Fine tuning of the net charge alternation of polyzwitterion surfaced lipid nanoparticles to enhance cellular uptake and membrane fusion potential

Abstract

Lipid nanoparticles (LNPs) coated with functional and biocompatible polymers have been widely used as carriers to deliver oligonucleotide and messenger RNA therapeutics to treat diseases. Poly(ethylene glycol) (PEG) is a representative material used for the surface coating, but the PEG surface-coated LNPs often have reduced cellular uptake efficiency and pharmacological activity. Here, we demonstrate the effect of pH-responsive ethylenediamine-based polycarboxybetaines with different molecular weights as an alternative structural component to PEG for the coating of LNPs. We found that appropriate tuning of the molecular weight around polycarboxybetaine-modified LNP, which incorporated small interfering RNA, could enhance the cellular uptake and membrane fusion potential in cancerous pH condition, thereby facilitating the gene silencing effect. This study demonstrates the importance of the design and molecular length of polymers on the LNP surface to provide effective drug delivery to cancer cells.
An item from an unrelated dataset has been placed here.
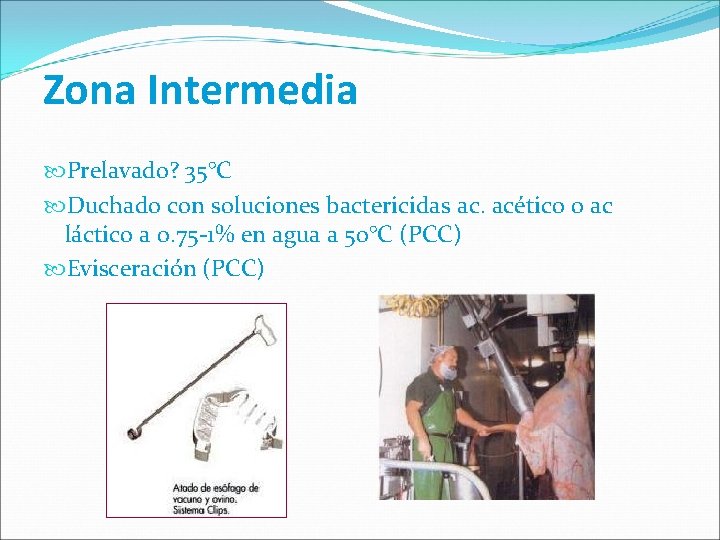 Zona Intermedia

Prelavado? 35°C

Duchado con soluciones bactericidas ac. acético o ac láctico a 0.75-1% en agua a 50°C (PCC)

Evisceración (PCC)

Atado de esófago de vacuno y ovino. Sistema Clips.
Keywords: Lipid nanoparticles; membrane fusion; pH-responsiveness; polycarboxybetaine; siRNA.

Graphical abstract

Figure 1.

Preparation method of polyzwitterion coated lipid-nanoparticle (LNP) (CB-LNP). (a) Chemical structure and the protonation functionality. (b) Summary of LNP preparations using a microfluidic device.

Figure 2.

Physicochemical characteristics of lipid nanoparticles (LNPs). (a,b) Initial LNPs formulated at different N/P ratios were prepared by microfluidic device with 0.5 mL/min total flow rate. (a) Size, (b) encapsulation ratio of siRNA. Data are expressed as mean ± standard deviation (SD) (n = 3). (c,e) Effect of total flow rate for preparation of LNPs. (c) Size, (d) polydispersity index (PDI), (e) encapsulation rate. (f,i) Transmission electron microscopy images. (j) Relationship between pH and ζ potential of LNPs (n = 3).

Figure 3.

Confocal laser scanning microscopy (CLSM) observation of pH-dependent cellular uptake. (a) SK-OV-3-luc cells were incubated with Alexa Flour 647-siRNA conjugated lipid nanoparticles (LNPs) (red) for 72 h, and then stained for early endosome (green) and nucleus (blue). Colocalization is shown in yellow. Scale bar = 50 µm. (b) Quantitative analysis of cellular uptake. Statistical significance was evaluated using Student’s t-test, *p < 0.05. The results are expressed as means ± standard deviation (n = 30).

Figure 4.

Endosomal escape analysis of LNPs in SK-OV-3-luc cells cultured at pH 6.5. (a-e) Cytosolic distribution of calcein after 2 h co-incubation of each LNPs and calcein. Cytosolic localization of calcein (green). Nuclei were stained using Hoechst 33,342 (blue). Endosomal escape is indicated by diffuse fluorescence throughout the cell, whereas punctate fluorescence represents endosomal trapping. (f) Percentage of cells showing endosomal escape (diffused fluorescence) and endosomal trapping (punctate fluorescence) as quantified using BZ-X800 Analyzer (ver. 1.1.24) (n = 30 cells). Scale bar (White) = 100 µm. The results are shown as mean ± SD.

Figure 5.

Membrane fusion assay. (a) Schematic of membrane fusion assay. (b) pH-dependent potential of membrane fusion (n = 3).

Figure 6.

Effect of pH on (a) gene silencing and (b) cell viability with PGlu(DET-Car)-coated lipid nanoparticles (LNPs) against SK-OV-3-luc cells. NT: Non-treatment, LF: Lipofectamine RNAi MAX. (n = 3–6). Statistical significance was evaluated using Student’s t-test, *p < 0.05. The results are expressed as means ± standard deviation.